The shock induced by knowing what misery we humans impose on animals (an
insightful person once noted that if animals believed in God, the Devil would
look like a human being) forced me to confront the fact that animals do
matter. My world expanded k'zillion fold. Happily, the world around me
changed as well.
Witnessing environmental disasters of mammoth proportions, our species has
been forced into a consciousness that acknowledges the rest of the natural
world. Everyone from politicians to multinationals have scrambled to get onto
the environmental bandwagon. Pundits of the future have referred to a transition
from "me-generation" thinking to "thee-generation" thinking ("What can I do for
me? becomes, "What can I do for thee?").

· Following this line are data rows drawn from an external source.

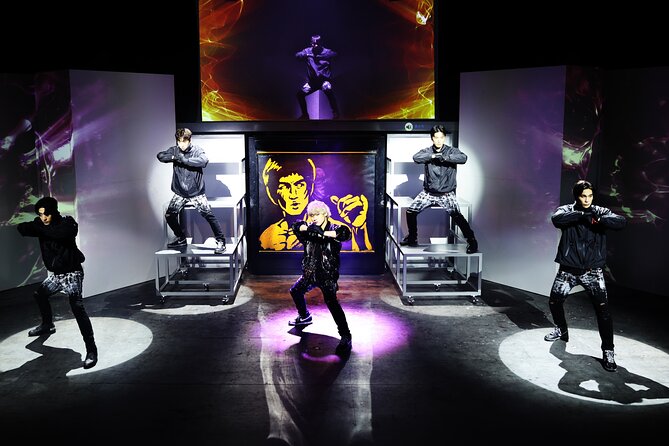 Painters Show in Gwanghwamun Theater (nearby Seodaemun station) - The post-show photo opportunity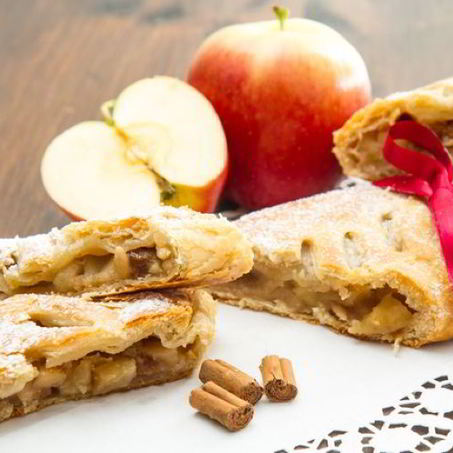 Рецепт Яблочного штруделя с миндалем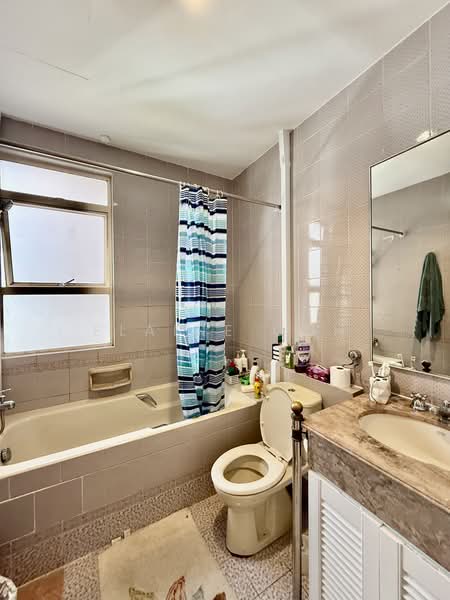 Leonie Condotel, 2 Leonie Hill Road, 4 Bedrooms, 2,715 sqft, Condominium For Rent, by Elaine Goh, 500180513 - Bathroom - PropertyGuru.com.sg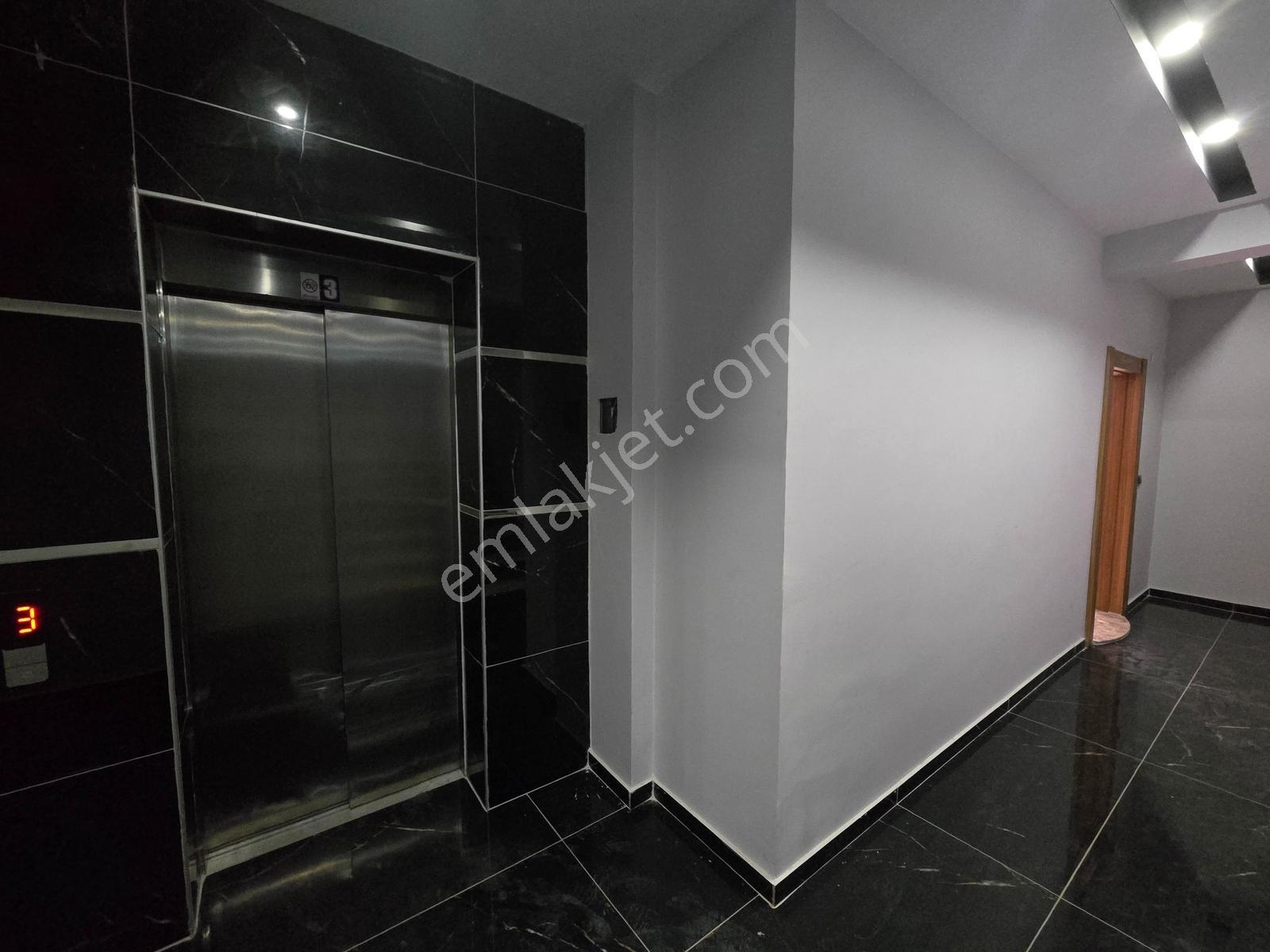 Kuşadası Davutlarda Doğa Manzaralı Satılık 2+1 Lüks Daire - Görsel 11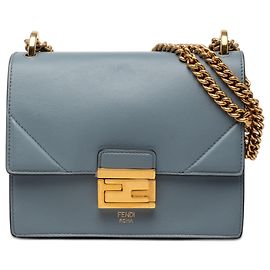 Bolso de hombro pequeño de piel azul Fendi Kan U Chain
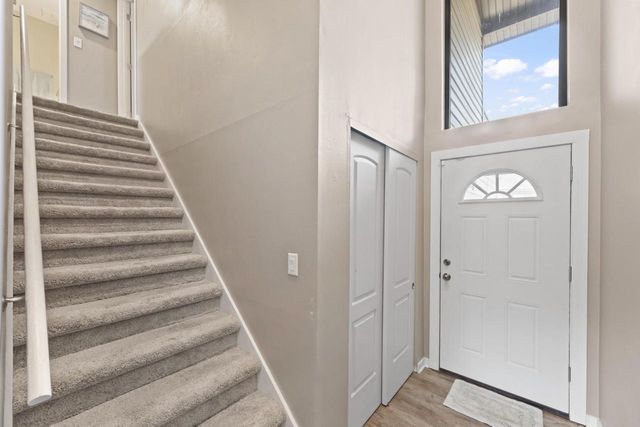 987 Lake Country COURT, Oconomowoc, WI 53066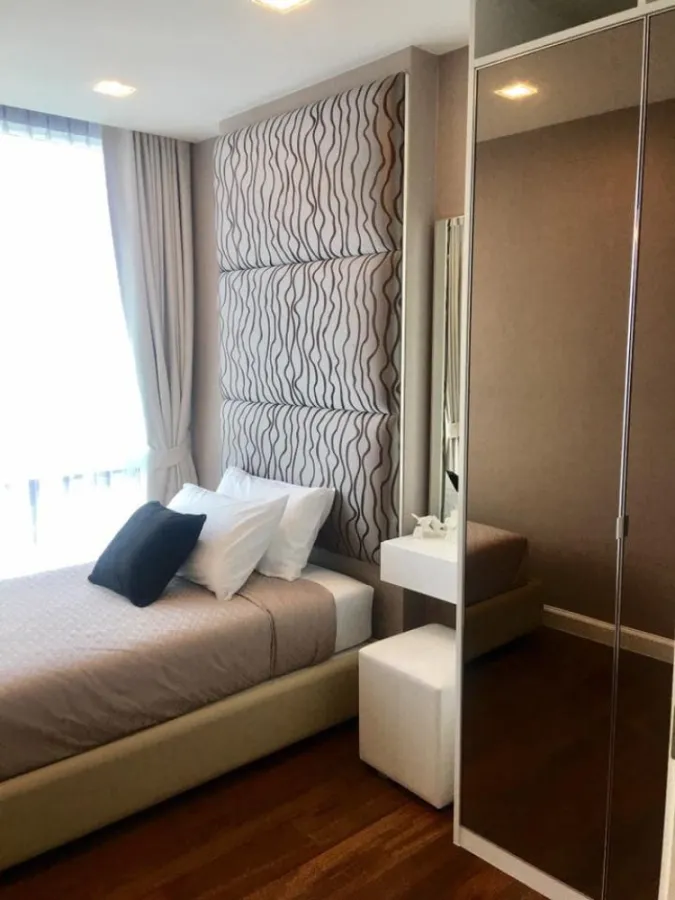 Sale/Rent The Metropolis condo, next to the train, convenient transportation, beautiful decoration, affordable price, hurry !!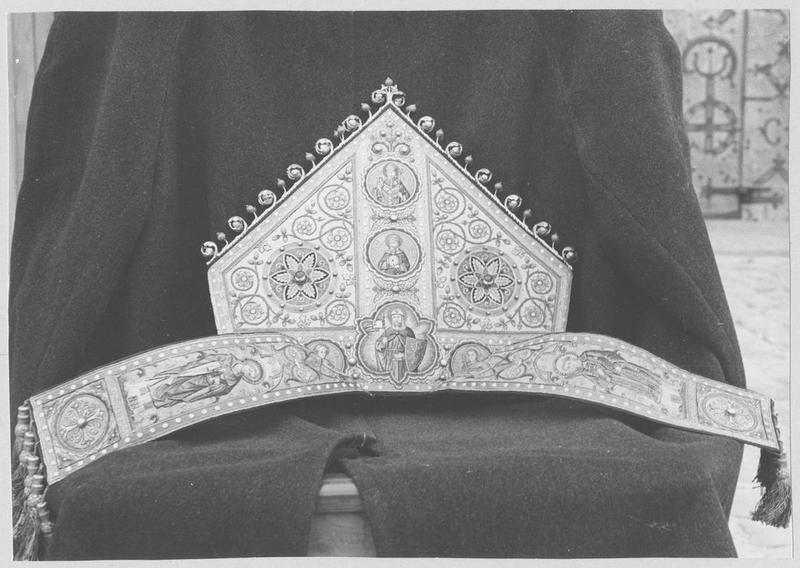 mitre de Mgr Freppel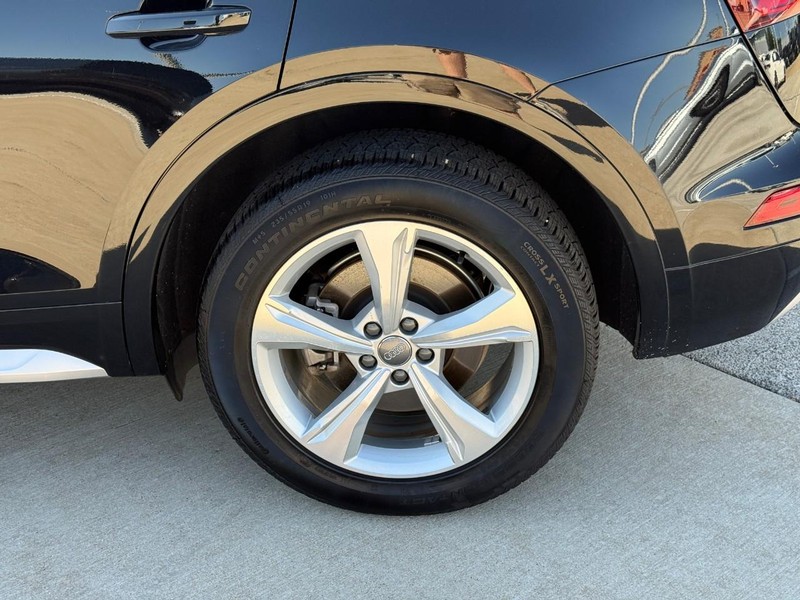 Audi Q5 Vehicle Full-screen Gallery Image 9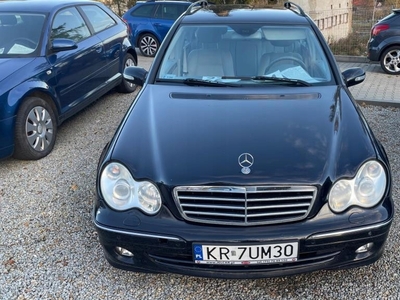 Mercedes Klasa C W203 Kombi T203 3.2 V6 (C 320) 218KM 2005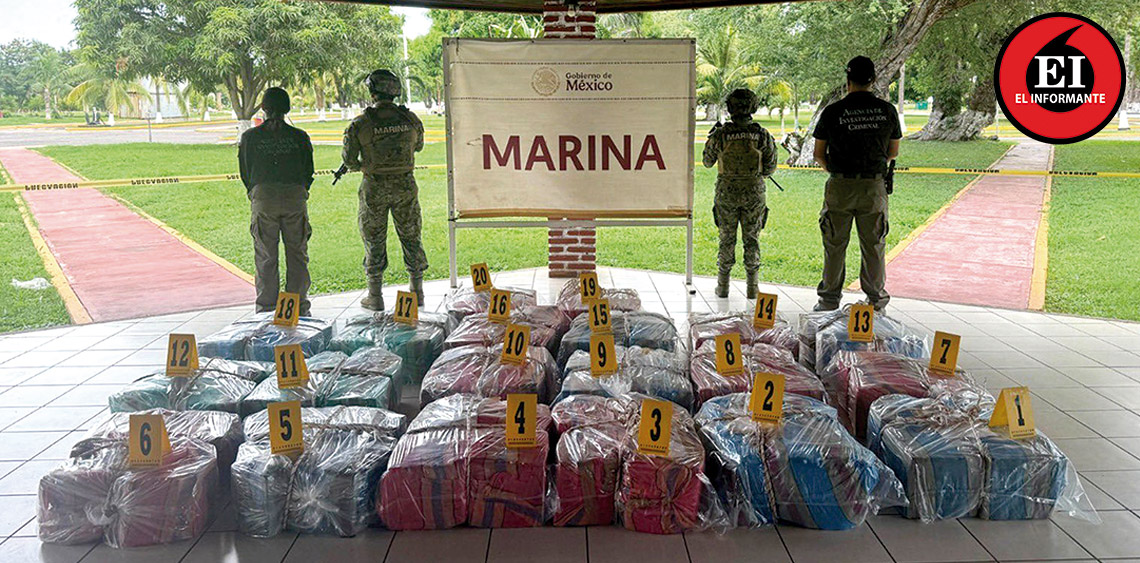 ElInformanteMX's tweet photo. Hallan más de una #tonelada de #cocaína en #buque ligado al #CJNG en #Michoacán
#Autoridades estiman que representaba más de dos #MillonesDeDosis con un #valor superior a los 250 #MillonesDePesos.
Tags: @SSPCMexico @FGRMexico @SEMAR_mx
https://t.co/sskZZyIS3O https://t.co/HGwKfSYTVF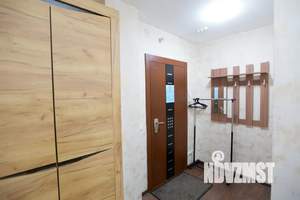 Студия квартира, посуточно, 40м2, 12/23 этаж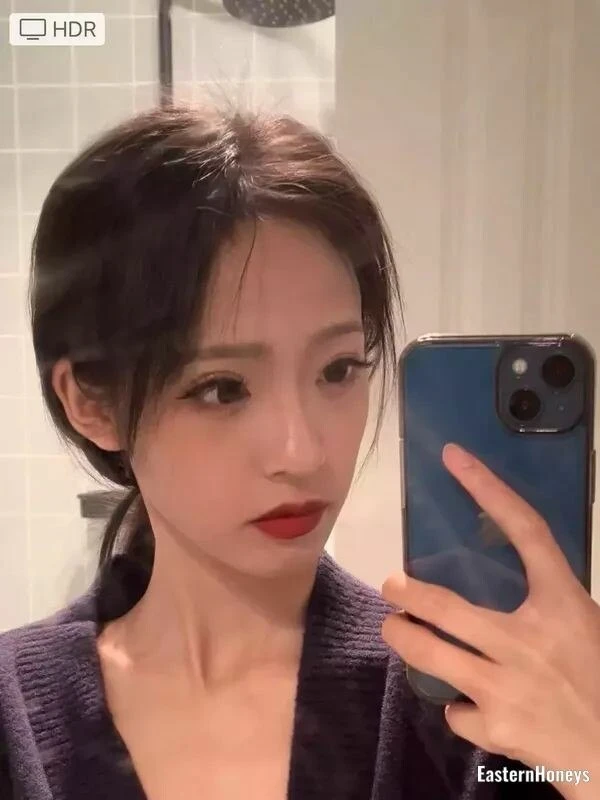 Eva Profile image 3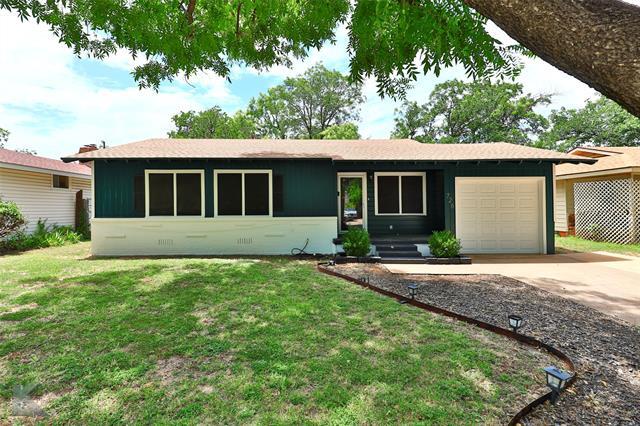 Building Photo - 726 Woodlawn Dr Rental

Even Newsweek
magazine has acknowledged the animal rights movement as being the fastest
growing movement of the decade.
A 1991 Teenage Youth survey conducted by Gallup found that two out of every
three teenagers in the U.S. supports the goals of the animal rights movement,
while one out of three strongly supports the movement. Interestingly,
this approval cuts across regional, socioeconomic, gender, and racial
demographics. Meanwhile, two thousand people worldwide make the vegetarian
transition every week. In Canada, the killing rampage of the fur industry
has waned from 4.5 million back in 1984 to under 2 million as of 1993.
A mathematical analysis of these figures identifies two sets of numbers: the
numbers of humans that are concerned about animals and the number of animals
being brutalized and killed by humans. The fact that there is a correlation
between these numbers (that is, as the former goes up, the latter goes down) is
central to understanding why the animal rights movement has done so well, and
why it is proving to be an unstoppable force.
The choices made by individuals -- my choices and your choices --
carry with them the fantastic power to determine the fates of billions of
animals' lives worldwide. And if, after you've done your homework, you decide
that you too would like to exercise your political muscle and go vegan
(realizing, of course, that far from being a chore, veganism is fun, exciting
and sexy), perhaps we can all be freaks together.